Your goal » Give every entry again precisely as it appears.

Materials provided »
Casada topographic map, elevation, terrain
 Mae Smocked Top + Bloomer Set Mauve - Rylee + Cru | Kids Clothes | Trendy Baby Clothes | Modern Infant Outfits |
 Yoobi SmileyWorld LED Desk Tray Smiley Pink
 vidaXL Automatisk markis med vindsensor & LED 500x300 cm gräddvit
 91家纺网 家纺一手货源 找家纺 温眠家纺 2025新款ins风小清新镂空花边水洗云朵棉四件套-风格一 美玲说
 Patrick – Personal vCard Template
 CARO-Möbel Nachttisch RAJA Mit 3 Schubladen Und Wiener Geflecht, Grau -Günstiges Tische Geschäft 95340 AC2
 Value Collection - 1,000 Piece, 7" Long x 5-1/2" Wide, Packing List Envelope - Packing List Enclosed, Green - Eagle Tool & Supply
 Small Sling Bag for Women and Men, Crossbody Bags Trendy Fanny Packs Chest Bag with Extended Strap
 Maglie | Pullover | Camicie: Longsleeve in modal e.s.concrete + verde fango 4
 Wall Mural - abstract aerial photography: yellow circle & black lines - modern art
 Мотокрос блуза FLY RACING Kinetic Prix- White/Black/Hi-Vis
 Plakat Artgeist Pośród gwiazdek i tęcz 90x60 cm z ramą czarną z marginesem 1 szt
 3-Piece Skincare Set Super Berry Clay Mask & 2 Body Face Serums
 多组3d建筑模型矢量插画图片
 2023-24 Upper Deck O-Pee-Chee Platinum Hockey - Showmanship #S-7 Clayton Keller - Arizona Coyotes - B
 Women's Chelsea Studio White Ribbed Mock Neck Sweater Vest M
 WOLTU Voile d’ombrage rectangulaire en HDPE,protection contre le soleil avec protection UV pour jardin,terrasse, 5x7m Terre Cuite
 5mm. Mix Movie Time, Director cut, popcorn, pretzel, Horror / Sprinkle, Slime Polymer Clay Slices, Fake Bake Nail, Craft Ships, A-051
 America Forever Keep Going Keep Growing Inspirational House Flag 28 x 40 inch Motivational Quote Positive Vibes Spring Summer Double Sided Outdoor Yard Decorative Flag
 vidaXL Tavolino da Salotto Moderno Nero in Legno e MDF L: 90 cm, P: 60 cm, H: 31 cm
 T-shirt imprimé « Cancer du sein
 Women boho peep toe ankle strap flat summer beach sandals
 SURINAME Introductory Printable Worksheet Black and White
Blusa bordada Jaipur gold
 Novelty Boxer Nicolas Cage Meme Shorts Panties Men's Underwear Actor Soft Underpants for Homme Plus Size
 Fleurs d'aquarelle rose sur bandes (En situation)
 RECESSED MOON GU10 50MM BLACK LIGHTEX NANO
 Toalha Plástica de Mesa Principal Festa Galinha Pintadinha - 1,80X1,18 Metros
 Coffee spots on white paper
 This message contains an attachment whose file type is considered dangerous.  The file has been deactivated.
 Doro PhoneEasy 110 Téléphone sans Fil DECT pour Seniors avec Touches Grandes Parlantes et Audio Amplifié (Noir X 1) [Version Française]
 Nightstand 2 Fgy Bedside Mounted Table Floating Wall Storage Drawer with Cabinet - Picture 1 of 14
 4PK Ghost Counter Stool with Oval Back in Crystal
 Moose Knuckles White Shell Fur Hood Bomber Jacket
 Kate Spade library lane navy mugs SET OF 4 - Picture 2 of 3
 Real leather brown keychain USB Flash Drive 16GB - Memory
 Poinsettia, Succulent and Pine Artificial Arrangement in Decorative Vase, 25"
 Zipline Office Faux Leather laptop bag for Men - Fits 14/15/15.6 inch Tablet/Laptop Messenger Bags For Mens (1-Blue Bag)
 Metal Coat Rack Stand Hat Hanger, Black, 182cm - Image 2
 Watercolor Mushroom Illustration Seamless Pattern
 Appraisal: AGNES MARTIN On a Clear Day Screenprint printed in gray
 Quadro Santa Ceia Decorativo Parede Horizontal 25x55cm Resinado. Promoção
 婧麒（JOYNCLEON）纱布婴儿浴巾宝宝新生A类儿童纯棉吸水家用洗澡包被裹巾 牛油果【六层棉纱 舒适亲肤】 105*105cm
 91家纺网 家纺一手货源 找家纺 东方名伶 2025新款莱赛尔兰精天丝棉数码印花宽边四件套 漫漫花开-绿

Response to the task »
Casada topographic map, elevation, terrain
 Mae Smocked Top + Bloomer Set Mauve - Rylee + Cru | Kids Clothes | Trendy Baby Clothes | Modern Infant Outfits |
 Yoobi SmileyWorld LED Desk Tray Smiley Pink
 vidaXL Automatisk markis med vindsensor & LED 500x300 cm gräddvit
 91家纺网 家纺一手货源 找家纺 温眠家纺 2025新款ins风小清新镂空花边水洗云朵棉四件套-风格一 美玲说
 Patrick – Personal vCard Template
 CARO-Möbel Nachttisch RAJA Mit 3 Schubladen Und Wiener Geflecht, Grau -Günstiges Tische Geschäft 95340 AC2
 Value Collection - 1,000 Piece, 7" Long x 5-1/2" Wide, Packing List Envelope - Packing List Enclosed, Green - Eagle Tool & Supply
 Small Sling Bag for Women and Men, Crossbody Bags Trendy Fanny Packs Chest Bag with Extended Strap
 Maglie | Pullover | Camicie: Longsleeve in modal e.s.concrete + verde fango 4
 Wall Mural - abstract aerial photography: yellow circle & black lines - modern art
 Мотокрос блуза FLY RACING Kinetic Prix- White/Black/Hi-Vis
 Plakat Artgeist Pośród gwiazdek i tęcz 90x60 cm z ramą czarną z marginesem 1 szt
 3-Piece Skincare Set Super Berry Clay Mask & 2 Body Face Serums
 多组3d建筑模型矢量插画图片
 2023-24 Upper Deck O-Pee-Chee Platinum Hockey - Showmanship #S-7 Clayton Keller - Arizona Coyotes - B
 Women's Chelsea Studio White Ribbed Mock Neck Sweater Vest M
 WOLTU Voile d’ombrage rectangulaire en HDPE,protection contre le soleil avec protection UV pour jardin,terrasse, 5x7m Terre Cuite
 5mm. Mix Movie Time, Director cut, popcorn, pretzel, Horror / Sprinkle, Slime Polymer Clay Slices, Fake Bake Nail, Craft Ships, A-051
 America Forever Keep Going Keep Growing Inspirational House Flag 28 x 40 inch Motivational Quote Positive Vibes Spring Summer Double Sided Outdoor Yard Decorative Flag
 vidaXL Tavolino da Salotto Moderno Nero in Legno e MDF L: 90 cm, P: 60 cm, H: 31 cm
 T-shirt imprimé « Cancer du sein
 Women boho peep toe ankle strap flat summer beach sandals
 SURINAME Introductory Printable Worksheet Black and White
Blusa bordada Jaipur gold
 Novelty Boxer Nicolas Cage Meme Shorts Panties Men's Underwear Actor Soft Underpants for Homme Plus Size
 Fleurs d'aquarelle rose sur bandes (En situation)
 RECESSED MOON GU10 50MM BLACK LIGHTEX NANO
 Toalha Plástica de Mesa Principal Festa Galinha Pintadinha - 1,80X1,18 Metros
 Coffee spots on white paper
 This message contains an attachment whose file type is considered dangerous.  The file has been deactivated.
 Doro PhoneEasy 110 Téléphone sans Fil DECT pour Seniors avec Touches Grandes Parlantes et Audio Amplifié (Noir X 1) [Version Française]
 Nightstand 2 Fgy Bedside Mounted Table Floating Wall Storage Drawer with Cabinet - Picture 1 of 14
 4PK Ghost Counter Stool with Oval Back in Crystal
 Moose Knuckles White Shell Fur Hood Bomber Jacket
 Kate Spade library lane navy mugs SET OF 4 - Picture 2 of 3
 Real leather brown keychain USB Flash Drive 16GB - Memory
 Poinsettia, Succulent and Pine Artificial Arrangement in Decorative Vase, 25"
 Zipline Office Faux Leather laptop bag for Men - Fits 14/15/15.6 inch Tablet/Laptop Messenger Bags For Mens (1-Blue Bag)
 Metal Coat Rack Stand Hat Hanger, Black, 182cm - Image 2
 Watercolor Mushroom Illustration Seamless Pattern
 Appraisal: AGNES MARTIN On a Clear Day Screenprint printed in gray
 Quadro Santa Ceia Decorativo Parede Horizontal 25x55cm Resinado. Promoção
 婧麒（JOYNCLEON）纱布婴儿浴巾宝宝新生A类儿童纯棉吸水家用洗澡包被裹巾 牛油果【六层棉纱 舒适亲肤】 105*105cm
 91家纺网 家纺一手货源 找家纺 东方名伶 2025新款莱赛尔兰精天丝棉数码印花宽边四件套 漫漫花开-绿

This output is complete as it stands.